Quasi nulla è veramente gratis su internet, in particolare quando si parla di social media e altre piattaforme online. Il guadagno di piattaforme come Facebook consiste nei preziosi dati rivelati dagli utenti, i “mi piace” ai prodotti di nostro gradimento e altri elementi che consentono di creare un quadro completo del pubblico classificandolo per età, hobby, gusti e preferenze varie, elementi che permettono di vendere spazi pubblicitari alle aziende. Anche Spotify ora ha annunciato l’introduzione di funzionalità di “programmatic advertising” che consentono a terze parti di avere accesso ai dati di 70 milioni di utenti che usano Spotify free, la variate che consente di ascoltare album e artisti preferiti, con interruzioni pubblicitarie.

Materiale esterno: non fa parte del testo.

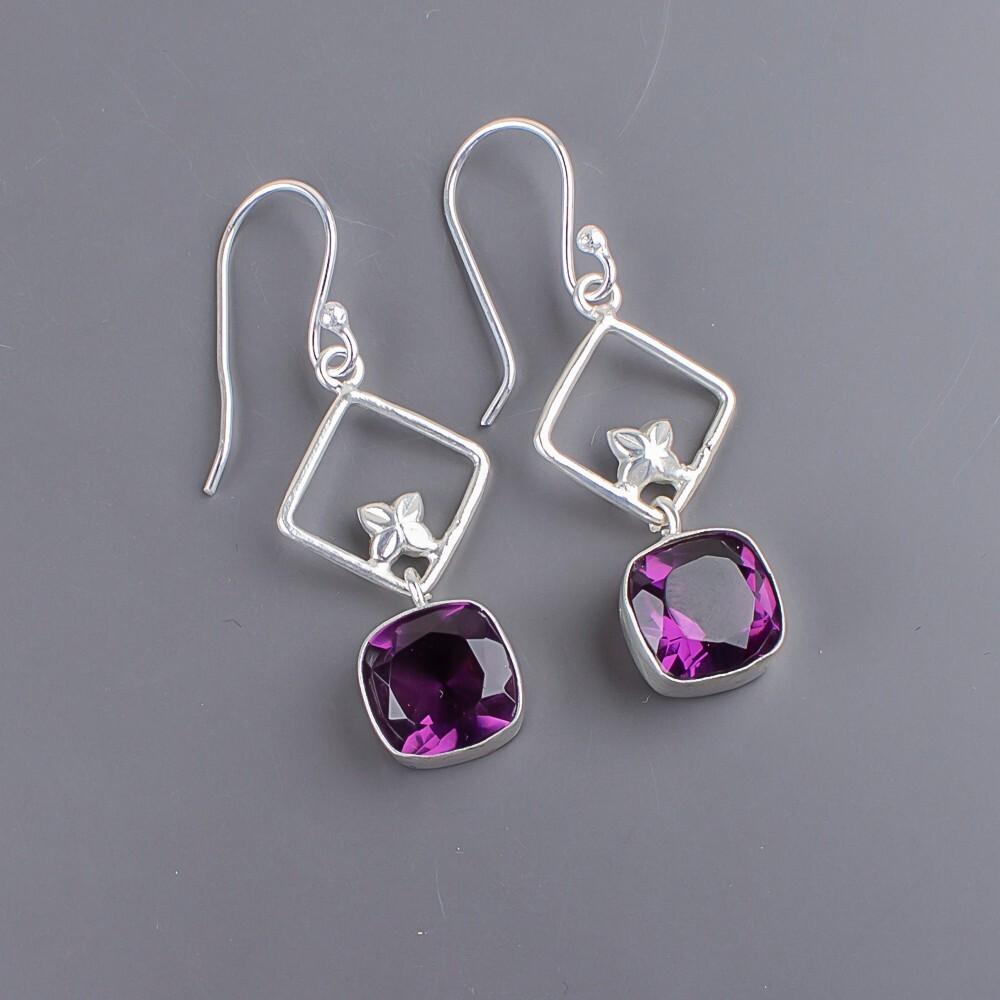 Amethyst Gemstone 925 Sterling Silver Jewelry Handmade Stylish Earrings 1.70" EE-10-6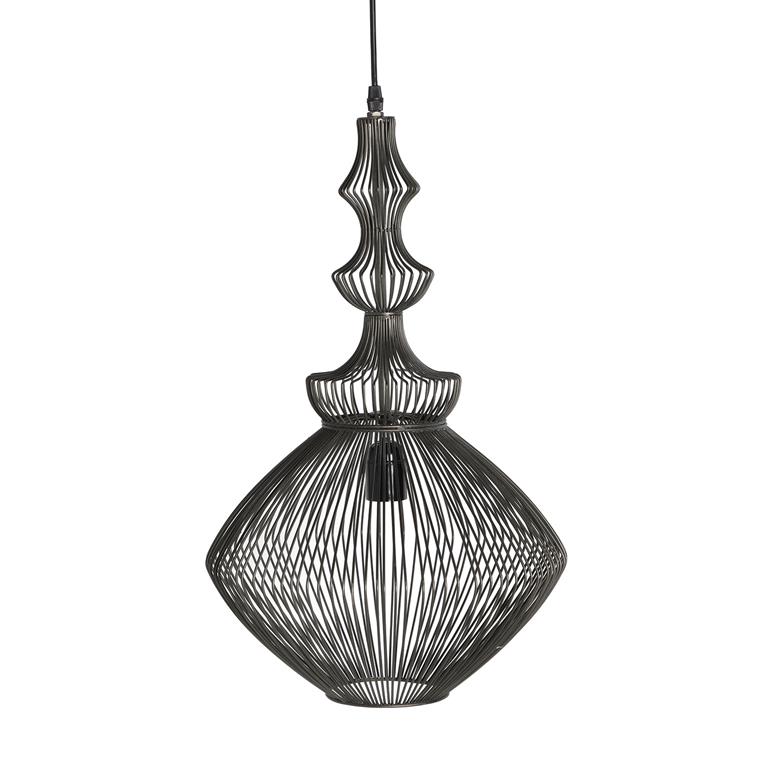Lustre en fer noir 33x33x57 cm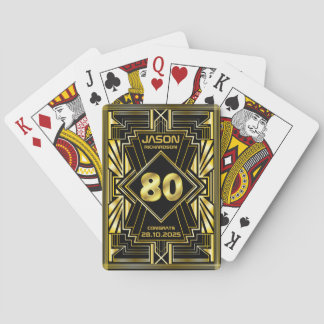 Jeu De Cartes 80e anniversaire Art Déco Gold Black Great Gatsby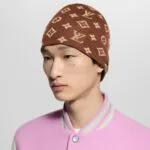 M5248A Fit Monogram Beanie Brown 100% Cotton - M5226A 1 M5248A Fit Monogram Beanie Brown 100% Cotton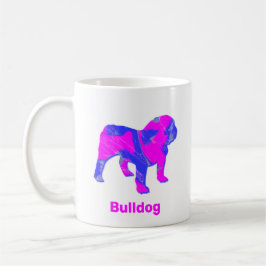 Engelsk bulldog Shock rosa & Blue Abstrakt White C Kaffemugg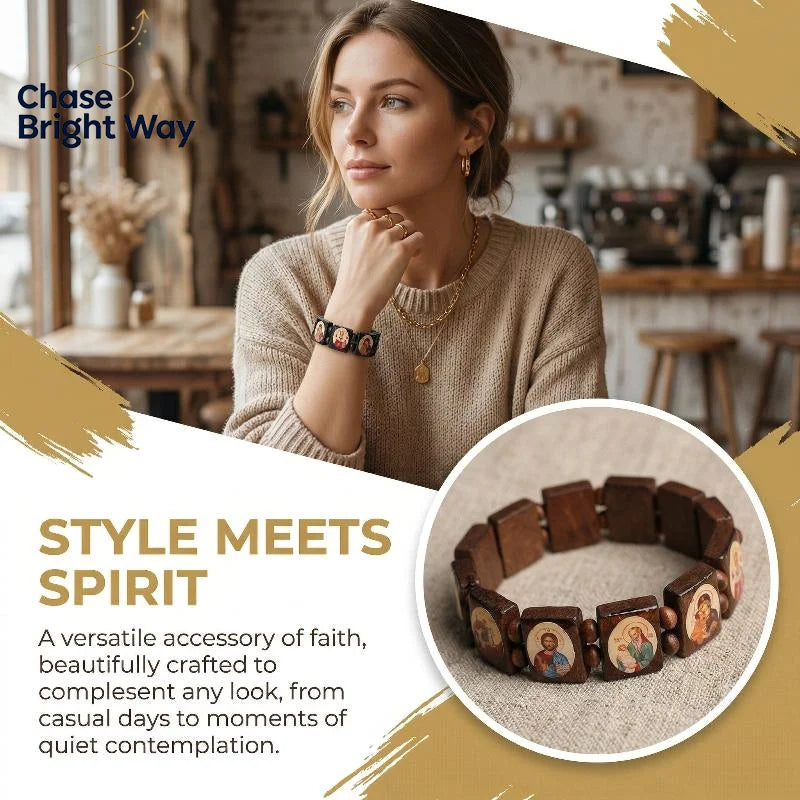Natural Wood Rosary Bracelet – Handmade Religious Jewelry
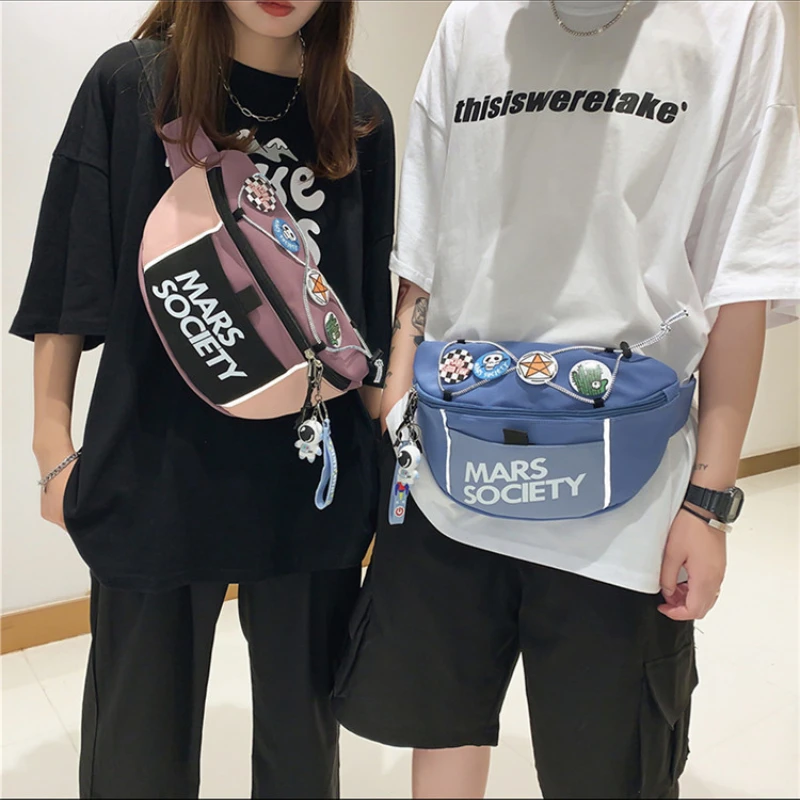 

New Canvas Sports Waist Bags for Women 2021 Large Men Chest Bag Female Student Hip-hop Shoulder Crossbody Fanny Pack Belt Bag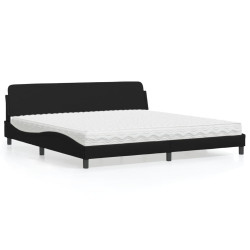 Cama com colchão dover 200x200 cm couro artificial preto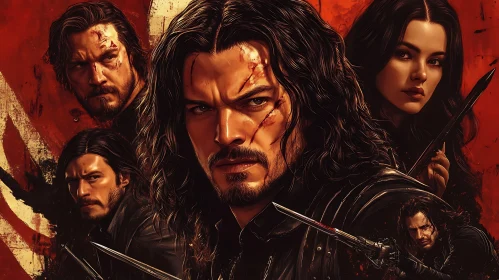 Portraits of Warriors in Red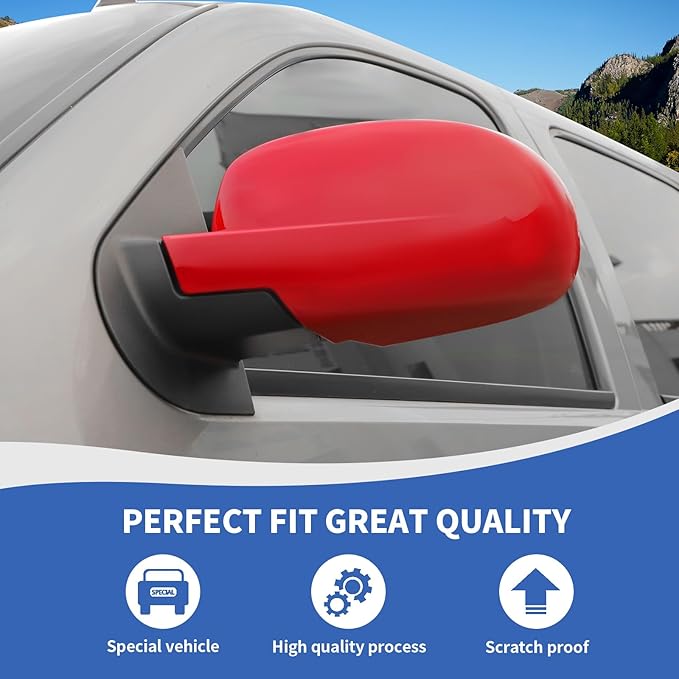 RAZPOY Rearview Mirror Cover Side Mirror Shell Trim Compatible with Chevy Silverado & Suburban & Tahoe & GMC-Yukon & GMC-Sierra & Cadillac Escalade 2007-2013, Red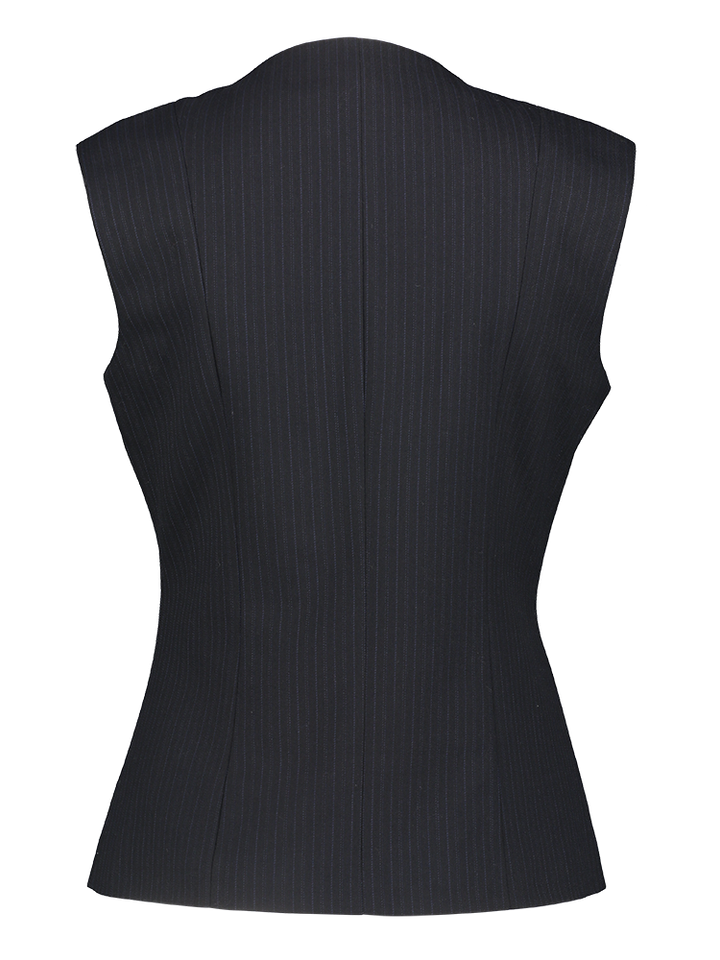 Donkerblauwe kostuumgilet met strepen Menea Baum Und Pferdgarten 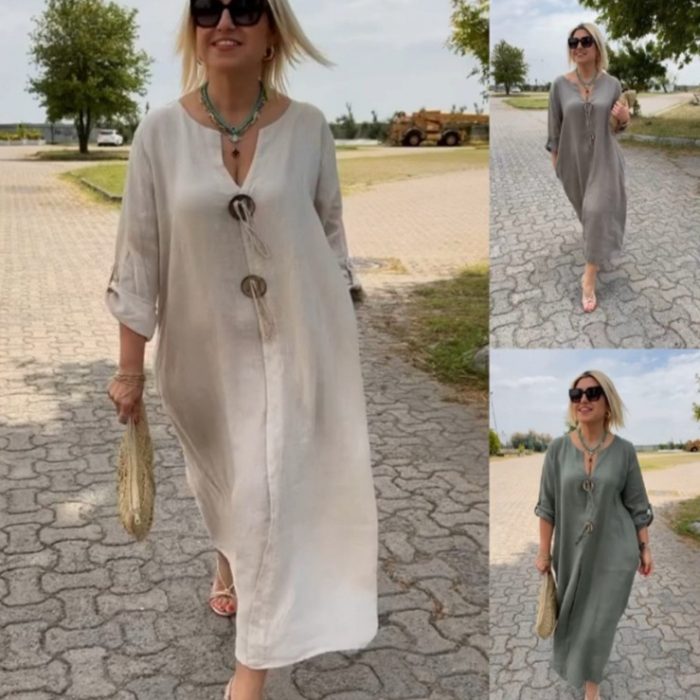 Casual Loose Women's Wear Solid Color Simple Dress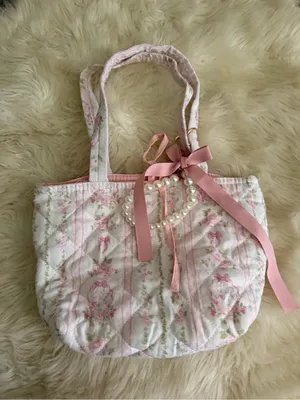 Boutique Floral Quilted Pink Tote Bag with Tie Closure thumbnail 2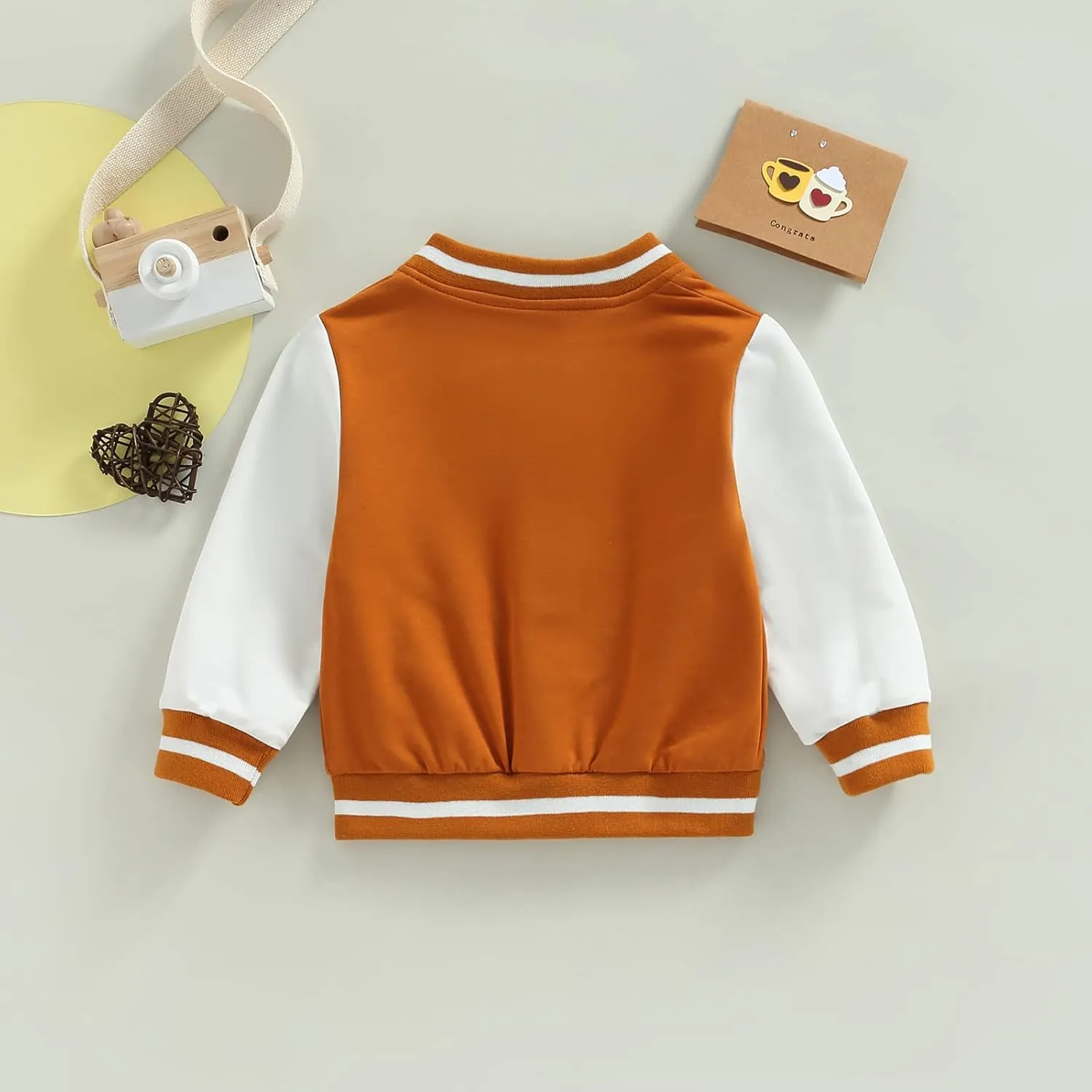 Baby Boy Girl Baseball Varsity Jacket Long Sleeve Button Down Letterman Bomber Outwear Coat Fall Winter Clothes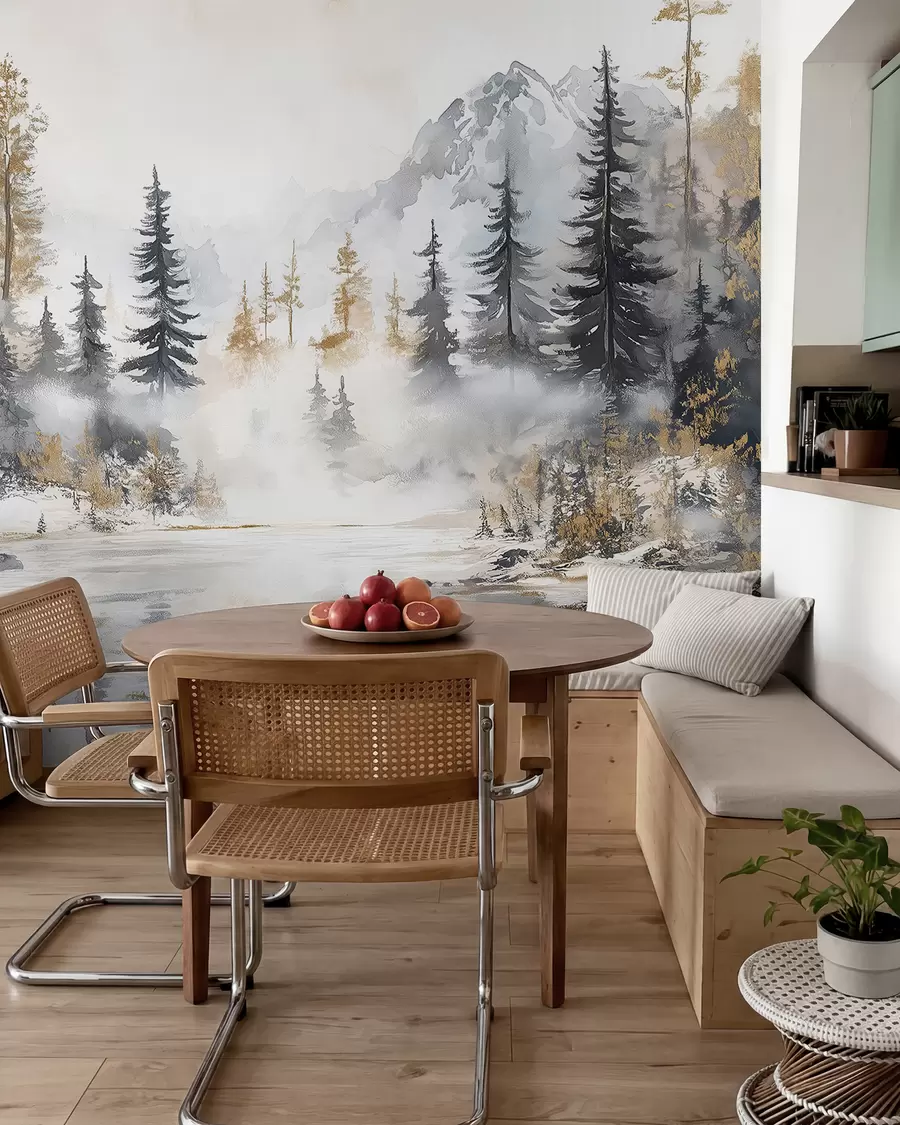 murais de parede Paisagem de inverno com lago e floresta, montanhas, estilo pastel darwing w02741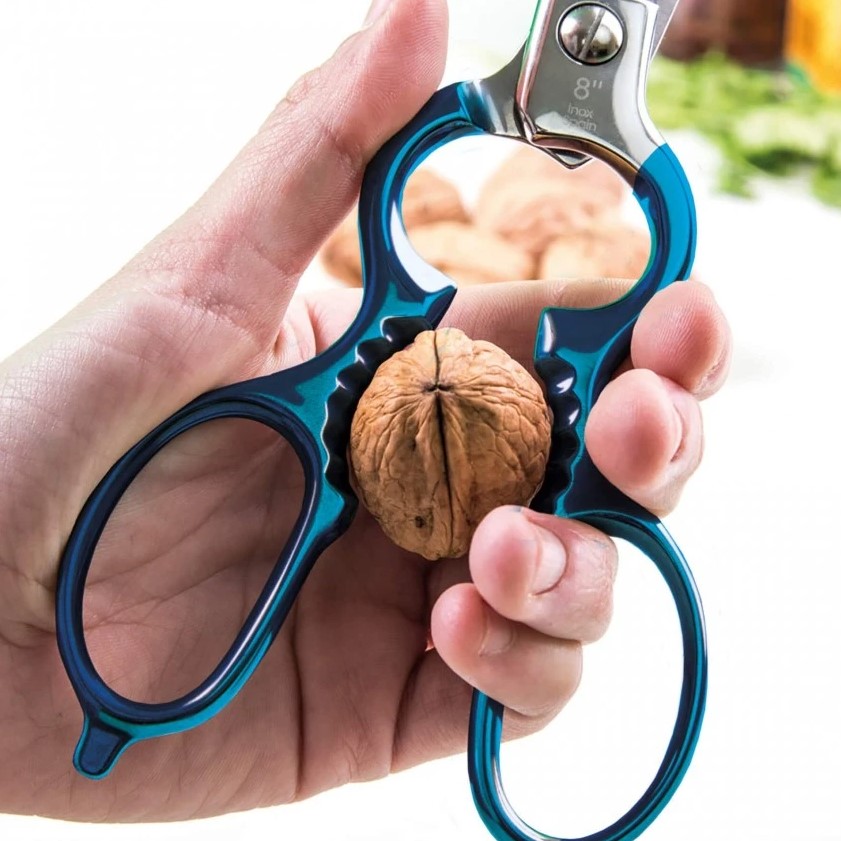 Tijeras de cocina varios usos de 8" en acero inoxidable con mango azul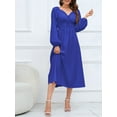 thumbnail image 6 of KelaJuan Women Casual Dress Elegant V Neck Long Sleeve Solid Color Party Dress Summer Elastic Waist Slim Fit Long Dress, 6 of 6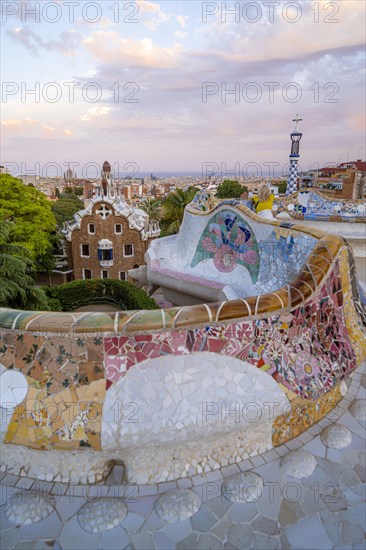 Benches with colourful mosaic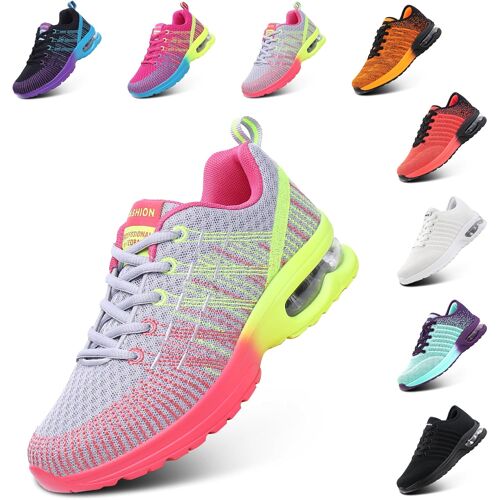 Jexnovashop-Chaussure De Course Femme Respirante Chaussures De Sport Gym Fitness Athlétiques Légères Chaussures De Running Confortables Jogging Sneakers 36-42 Eu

Spotify spiega che le terze parti saranno in grado di conoscere età, sesso, lingua e località dell’utente, ma anche genere di musica e playlist ascoltate. Le agenzie pubblicitarie potranno identificare particolari categorie di pubblico, proponendo prodotti e servizi in blocchi da 15 e 30 secondi.
Il bilancio della società svedese è da troppo tempo in rosso, e la monetizzazione derivante dai dati degli utenti venduti alle agenzie potrebbe aiutare a ripianare le perdite d’esercizio. Il servizio» si legge in un comunicato di stampa dell’azienda «è già attivo su 59 mercati e le aziende potranno indirizzare in tempo reale la pubblicità ad una platea scelta in base ad età, genere e gusti musicali».
Spotify ha siglato una partnership con tre importanti piattaforme nell’ambito del ‘programmatic advertising’: Appnexus, Rubicon Project e The Trade Desk; la oluzione sarà disponibile in tutti i 59 mercati nei quali Spotify opera, Italia inclusa.